La frizione non sparisce in dodici mesi.

Da euforia a fragilità

Le fasi speculative seguono spesso questo schema:

  1. Si sovrastima la durata dei vincitori
  2. Poi si sovrastima la velocità della distruzione

Oggi il mercato oscilla tra questi due estremi.

Il report Citrini è un esercizio intellettuale interessante perché costringe a ragionare sulle code di distribuzione negative.
Ma quando un’opera di finzione finanziaria manda in confusione i listini globali, significa che il nervo è scoperto.

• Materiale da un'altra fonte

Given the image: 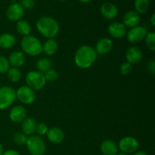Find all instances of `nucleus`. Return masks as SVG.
I'll use <instances>...</instances> for the list:
<instances>
[{
	"mask_svg": "<svg viewBox=\"0 0 155 155\" xmlns=\"http://www.w3.org/2000/svg\"><path fill=\"white\" fill-rule=\"evenodd\" d=\"M97 54L95 48L87 45H82L76 51L74 61L80 68L87 69L95 61Z\"/></svg>",
	"mask_w": 155,
	"mask_h": 155,
	"instance_id": "obj_1",
	"label": "nucleus"
},
{
	"mask_svg": "<svg viewBox=\"0 0 155 155\" xmlns=\"http://www.w3.org/2000/svg\"><path fill=\"white\" fill-rule=\"evenodd\" d=\"M38 31L47 39H54L59 33L60 26L58 22L51 17L44 16L36 22Z\"/></svg>",
	"mask_w": 155,
	"mask_h": 155,
	"instance_id": "obj_2",
	"label": "nucleus"
},
{
	"mask_svg": "<svg viewBox=\"0 0 155 155\" xmlns=\"http://www.w3.org/2000/svg\"><path fill=\"white\" fill-rule=\"evenodd\" d=\"M21 45L24 52L30 56H38L42 51V45L40 41L30 35L23 37Z\"/></svg>",
	"mask_w": 155,
	"mask_h": 155,
	"instance_id": "obj_3",
	"label": "nucleus"
},
{
	"mask_svg": "<svg viewBox=\"0 0 155 155\" xmlns=\"http://www.w3.org/2000/svg\"><path fill=\"white\" fill-rule=\"evenodd\" d=\"M27 86L34 90H40L45 86V80L44 74L38 71H30L26 75Z\"/></svg>",
	"mask_w": 155,
	"mask_h": 155,
	"instance_id": "obj_4",
	"label": "nucleus"
},
{
	"mask_svg": "<svg viewBox=\"0 0 155 155\" xmlns=\"http://www.w3.org/2000/svg\"><path fill=\"white\" fill-rule=\"evenodd\" d=\"M26 145L32 155H43L46 151V145L39 136H30L27 138Z\"/></svg>",
	"mask_w": 155,
	"mask_h": 155,
	"instance_id": "obj_5",
	"label": "nucleus"
},
{
	"mask_svg": "<svg viewBox=\"0 0 155 155\" xmlns=\"http://www.w3.org/2000/svg\"><path fill=\"white\" fill-rule=\"evenodd\" d=\"M16 92L10 86L0 88V110H5L10 107L16 100Z\"/></svg>",
	"mask_w": 155,
	"mask_h": 155,
	"instance_id": "obj_6",
	"label": "nucleus"
},
{
	"mask_svg": "<svg viewBox=\"0 0 155 155\" xmlns=\"http://www.w3.org/2000/svg\"><path fill=\"white\" fill-rule=\"evenodd\" d=\"M139 142L136 138L132 136H126L122 138L119 142L118 148L124 154H133L138 151Z\"/></svg>",
	"mask_w": 155,
	"mask_h": 155,
	"instance_id": "obj_7",
	"label": "nucleus"
},
{
	"mask_svg": "<svg viewBox=\"0 0 155 155\" xmlns=\"http://www.w3.org/2000/svg\"><path fill=\"white\" fill-rule=\"evenodd\" d=\"M16 97L23 104H30L34 102L36 99V94L29 86H22L17 90Z\"/></svg>",
	"mask_w": 155,
	"mask_h": 155,
	"instance_id": "obj_8",
	"label": "nucleus"
},
{
	"mask_svg": "<svg viewBox=\"0 0 155 155\" xmlns=\"http://www.w3.org/2000/svg\"><path fill=\"white\" fill-rule=\"evenodd\" d=\"M147 34H148V30H146V28L142 26H136L128 31L127 35V40L131 43H139L143 39H145Z\"/></svg>",
	"mask_w": 155,
	"mask_h": 155,
	"instance_id": "obj_9",
	"label": "nucleus"
},
{
	"mask_svg": "<svg viewBox=\"0 0 155 155\" xmlns=\"http://www.w3.org/2000/svg\"><path fill=\"white\" fill-rule=\"evenodd\" d=\"M24 14V8L20 3L15 2L8 6L6 12L8 19L11 21H18L22 18Z\"/></svg>",
	"mask_w": 155,
	"mask_h": 155,
	"instance_id": "obj_10",
	"label": "nucleus"
},
{
	"mask_svg": "<svg viewBox=\"0 0 155 155\" xmlns=\"http://www.w3.org/2000/svg\"><path fill=\"white\" fill-rule=\"evenodd\" d=\"M143 54L139 47L131 46L128 48L126 53V58L128 63L130 64H136L142 61Z\"/></svg>",
	"mask_w": 155,
	"mask_h": 155,
	"instance_id": "obj_11",
	"label": "nucleus"
},
{
	"mask_svg": "<svg viewBox=\"0 0 155 155\" xmlns=\"http://www.w3.org/2000/svg\"><path fill=\"white\" fill-rule=\"evenodd\" d=\"M27 110L23 106L17 105L11 110L9 113V118L15 124H21L26 119Z\"/></svg>",
	"mask_w": 155,
	"mask_h": 155,
	"instance_id": "obj_12",
	"label": "nucleus"
},
{
	"mask_svg": "<svg viewBox=\"0 0 155 155\" xmlns=\"http://www.w3.org/2000/svg\"><path fill=\"white\" fill-rule=\"evenodd\" d=\"M108 33L115 39H121L127 34V27L123 23L114 22L109 25Z\"/></svg>",
	"mask_w": 155,
	"mask_h": 155,
	"instance_id": "obj_13",
	"label": "nucleus"
},
{
	"mask_svg": "<svg viewBox=\"0 0 155 155\" xmlns=\"http://www.w3.org/2000/svg\"><path fill=\"white\" fill-rule=\"evenodd\" d=\"M101 13L106 19H114L118 15V8L113 3L104 2L101 6Z\"/></svg>",
	"mask_w": 155,
	"mask_h": 155,
	"instance_id": "obj_14",
	"label": "nucleus"
},
{
	"mask_svg": "<svg viewBox=\"0 0 155 155\" xmlns=\"http://www.w3.org/2000/svg\"><path fill=\"white\" fill-rule=\"evenodd\" d=\"M139 21H140V16L136 11H129L123 17V24L126 27L133 28L136 27L139 24Z\"/></svg>",
	"mask_w": 155,
	"mask_h": 155,
	"instance_id": "obj_15",
	"label": "nucleus"
},
{
	"mask_svg": "<svg viewBox=\"0 0 155 155\" xmlns=\"http://www.w3.org/2000/svg\"><path fill=\"white\" fill-rule=\"evenodd\" d=\"M47 138L51 142L54 144H59L64 139L65 135L63 130L58 127H52L48 130L46 133Z\"/></svg>",
	"mask_w": 155,
	"mask_h": 155,
	"instance_id": "obj_16",
	"label": "nucleus"
},
{
	"mask_svg": "<svg viewBox=\"0 0 155 155\" xmlns=\"http://www.w3.org/2000/svg\"><path fill=\"white\" fill-rule=\"evenodd\" d=\"M113 48V42L109 38H102L97 42L95 51L97 54H105L110 52Z\"/></svg>",
	"mask_w": 155,
	"mask_h": 155,
	"instance_id": "obj_17",
	"label": "nucleus"
},
{
	"mask_svg": "<svg viewBox=\"0 0 155 155\" xmlns=\"http://www.w3.org/2000/svg\"><path fill=\"white\" fill-rule=\"evenodd\" d=\"M9 64L12 65L13 68H20V67L23 66L25 63L26 57L24 52L21 51H13L9 55L8 59Z\"/></svg>",
	"mask_w": 155,
	"mask_h": 155,
	"instance_id": "obj_18",
	"label": "nucleus"
},
{
	"mask_svg": "<svg viewBox=\"0 0 155 155\" xmlns=\"http://www.w3.org/2000/svg\"><path fill=\"white\" fill-rule=\"evenodd\" d=\"M100 148L101 153L104 155H117L119 151L117 145L114 141L109 139L103 141Z\"/></svg>",
	"mask_w": 155,
	"mask_h": 155,
	"instance_id": "obj_19",
	"label": "nucleus"
},
{
	"mask_svg": "<svg viewBox=\"0 0 155 155\" xmlns=\"http://www.w3.org/2000/svg\"><path fill=\"white\" fill-rule=\"evenodd\" d=\"M16 42L15 36L11 33H3L0 35V48L2 49H8L12 48Z\"/></svg>",
	"mask_w": 155,
	"mask_h": 155,
	"instance_id": "obj_20",
	"label": "nucleus"
},
{
	"mask_svg": "<svg viewBox=\"0 0 155 155\" xmlns=\"http://www.w3.org/2000/svg\"><path fill=\"white\" fill-rule=\"evenodd\" d=\"M36 122L33 118H26L22 123V131L26 136H32L36 132Z\"/></svg>",
	"mask_w": 155,
	"mask_h": 155,
	"instance_id": "obj_21",
	"label": "nucleus"
},
{
	"mask_svg": "<svg viewBox=\"0 0 155 155\" xmlns=\"http://www.w3.org/2000/svg\"><path fill=\"white\" fill-rule=\"evenodd\" d=\"M58 49V45L54 39H48L42 45V51L48 55H54Z\"/></svg>",
	"mask_w": 155,
	"mask_h": 155,
	"instance_id": "obj_22",
	"label": "nucleus"
},
{
	"mask_svg": "<svg viewBox=\"0 0 155 155\" xmlns=\"http://www.w3.org/2000/svg\"><path fill=\"white\" fill-rule=\"evenodd\" d=\"M17 31L23 36H28L31 31V26L28 21L25 20H20L16 24Z\"/></svg>",
	"mask_w": 155,
	"mask_h": 155,
	"instance_id": "obj_23",
	"label": "nucleus"
},
{
	"mask_svg": "<svg viewBox=\"0 0 155 155\" xmlns=\"http://www.w3.org/2000/svg\"><path fill=\"white\" fill-rule=\"evenodd\" d=\"M134 6L137 13L144 14L149 8L150 1L149 0H135Z\"/></svg>",
	"mask_w": 155,
	"mask_h": 155,
	"instance_id": "obj_24",
	"label": "nucleus"
},
{
	"mask_svg": "<svg viewBox=\"0 0 155 155\" xmlns=\"http://www.w3.org/2000/svg\"><path fill=\"white\" fill-rule=\"evenodd\" d=\"M36 68H37L38 71L45 74L46 71L51 69V61L46 58H42L39 59L36 63Z\"/></svg>",
	"mask_w": 155,
	"mask_h": 155,
	"instance_id": "obj_25",
	"label": "nucleus"
},
{
	"mask_svg": "<svg viewBox=\"0 0 155 155\" xmlns=\"http://www.w3.org/2000/svg\"><path fill=\"white\" fill-rule=\"evenodd\" d=\"M8 78L12 83H17L21 79V72L17 68H10L7 71Z\"/></svg>",
	"mask_w": 155,
	"mask_h": 155,
	"instance_id": "obj_26",
	"label": "nucleus"
},
{
	"mask_svg": "<svg viewBox=\"0 0 155 155\" xmlns=\"http://www.w3.org/2000/svg\"><path fill=\"white\" fill-rule=\"evenodd\" d=\"M145 39L147 47L151 51H155V33L154 32L148 33Z\"/></svg>",
	"mask_w": 155,
	"mask_h": 155,
	"instance_id": "obj_27",
	"label": "nucleus"
},
{
	"mask_svg": "<svg viewBox=\"0 0 155 155\" xmlns=\"http://www.w3.org/2000/svg\"><path fill=\"white\" fill-rule=\"evenodd\" d=\"M27 137L25 134L21 133H17L14 135L13 136V141L16 145H26V142H27Z\"/></svg>",
	"mask_w": 155,
	"mask_h": 155,
	"instance_id": "obj_28",
	"label": "nucleus"
},
{
	"mask_svg": "<svg viewBox=\"0 0 155 155\" xmlns=\"http://www.w3.org/2000/svg\"><path fill=\"white\" fill-rule=\"evenodd\" d=\"M44 74V77H45V79L46 81L48 82H54L56 80L58 77V72L54 69H49L48 71L45 73Z\"/></svg>",
	"mask_w": 155,
	"mask_h": 155,
	"instance_id": "obj_29",
	"label": "nucleus"
},
{
	"mask_svg": "<svg viewBox=\"0 0 155 155\" xmlns=\"http://www.w3.org/2000/svg\"><path fill=\"white\" fill-rule=\"evenodd\" d=\"M10 68L8 61L4 56H0V74H5Z\"/></svg>",
	"mask_w": 155,
	"mask_h": 155,
	"instance_id": "obj_30",
	"label": "nucleus"
},
{
	"mask_svg": "<svg viewBox=\"0 0 155 155\" xmlns=\"http://www.w3.org/2000/svg\"><path fill=\"white\" fill-rule=\"evenodd\" d=\"M48 127L44 123H39V124H36V132L39 136H44L46 135L47 132H48Z\"/></svg>",
	"mask_w": 155,
	"mask_h": 155,
	"instance_id": "obj_31",
	"label": "nucleus"
},
{
	"mask_svg": "<svg viewBox=\"0 0 155 155\" xmlns=\"http://www.w3.org/2000/svg\"><path fill=\"white\" fill-rule=\"evenodd\" d=\"M132 64H130L128 62H124L122 64L120 65V71L121 74L123 75H127V74H130L132 71Z\"/></svg>",
	"mask_w": 155,
	"mask_h": 155,
	"instance_id": "obj_32",
	"label": "nucleus"
},
{
	"mask_svg": "<svg viewBox=\"0 0 155 155\" xmlns=\"http://www.w3.org/2000/svg\"><path fill=\"white\" fill-rule=\"evenodd\" d=\"M23 8H32L34 6V0H21V3Z\"/></svg>",
	"mask_w": 155,
	"mask_h": 155,
	"instance_id": "obj_33",
	"label": "nucleus"
},
{
	"mask_svg": "<svg viewBox=\"0 0 155 155\" xmlns=\"http://www.w3.org/2000/svg\"><path fill=\"white\" fill-rule=\"evenodd\" d=\"M148 69L149 73H151V74H154L155 73V62L154 60L151 61V62L149 63L148 66Z\"/></svg>",
	"mask_w": 155,
	"mask_h": 155,
	"instance_id": "obj_34",
	"label": "nucleus"
},
{
	"mask_svg": "<svg viewBox=\"0 0 155 155\" xmlns=\"http://www.w3.org/2000/svg\"><path fill=\"white\" fill-rule=\"evenodd\" d=\"M3 155H21V154H19V152H18L17 151H15V150L10 149V150H7V151H5Z\"/></svg>",
	"mask_w": 155,
	"mask_h": 155,
	"instance_id": "obj_35",
	"label": "nucleus"
},
{
	"mask_svg": "<svg viewBox=\"0 0 155 155\" xmlns=\"http://www.w3.org/2000/svg\"><path fill=\"white\" fill-rule=\"evenodd\" d=\"M133 155H148V154L144 151H137L134 153V154Z\"/></svg>",
	"mask_w": 155,
	"mask_h": 155,
	"instance_id": "obj_36",
	"label": "nucleus"
},
{
	"mask_svg": "<svg viewBox=\"0 0 155 155\" xmlns=\"http://www.w3.org/2000/svg\"><path fill=\"white\" fill-rule=\"evenodd\" d=\"M151 24H152L153 26L155 25V15L154 14H153V15H151Z\"/></svg>",
	"mask_w": 155,
	"mask_h": 155,
	"instance_id": "obj_37",
	"label": "nucleus"
},
{
	"mask_svg": "<svg viewBox=\"0 0 155 155\" xmlns=\"http://www.w3.org/2000/svg\"><path fill=\"white\" fill-rule=\"evenodd\" d=\"M5 151H4V148H3L2 145L1 143H0V155H3L4 154Z\"/></svg>",
	"mask_w": 155,
	"mask_h": 155,
	"instance_id": "obj_38",
	"label": "nucleus"
},
{
	"mask_svg": "<svg viewBox=\"0 0 155 155\" xmlns=\"http://www.w3.org/2000/svg\"><path fill=\"white\" fill-rule=\"evenodd\" d=\"M80 2H83V3H88L89 2H91L92 0H79Z\"/></svg>",
	"mask_w": 155,
	"mask_h": 155,
	"instance_id": "obj_39",
	"label": "nucleus"
},
{
	"mask_svg": "<svg viewBox=\"0 0 155 155\" xmlns=\"http://www.w3.org/2000/svg\"><path fill=\"white\" fill-rule=\"evenodd\" d=\"M117 155H129V154H124V153H120V154H117Z\"/></svg>",
	"mask_w": 155,
	"mask_h": 155,
	"instance_id": "obj_40",
	"label": "nucleus"
},
{
	"mask_svg": "<svg viewBox=\"0 0 155 155\" xmlns=\"http://www.w3.org/2000/svg\"><path fill=\"white\" fill-rule=\"evenodd\" d=\"M58 1H60V2H64V1H65V0H58Z\"/></svg>",
	"mask_w": 155,
	"mask_h": 155,
	"instance_id": "obj_41",
	"label": "nucleus"
}]
</instances>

E quando il nervo è scoperto, basta poco per far scattare la reazione.

Implicazioni per l’investitore

Non siamo nella crisi del 2028.
Siamo in una fase di:

  • Nervosismo elevato
  • Alta sensibilità agli shock narrativi
  • Fragilità psicologica dei mercati

In questo contesto:

  • La prudenza è razionale
  • La gestione del rischio è centrale
  • Le coperture di portafoglio sono appropriate
  • La concentrazione tematica va monitorata

Non è il momento dell’isteria.
È il momento della disciplina.


Glossario

AI agentica
Intelligenza artificiale capace di agire autonomamente eseguendo compiti complessi.

PIL fantasma
Crescita economica generata dall’automazione che non si traduce in maggiore consumo umano.

Quota lavoro nel PIL
Percentuale del reddito nazionale destinata ai salari.

Private credit
Finanziamenti erogati da fondi privati al di fuori del sistema bancario tradizionale.

Coda sinistra della distribuzione
Evento raro ma con impatto fortemente negativo.

Disintermediazione
Eliminazione dell’intermediario tra produttore e cliente finale.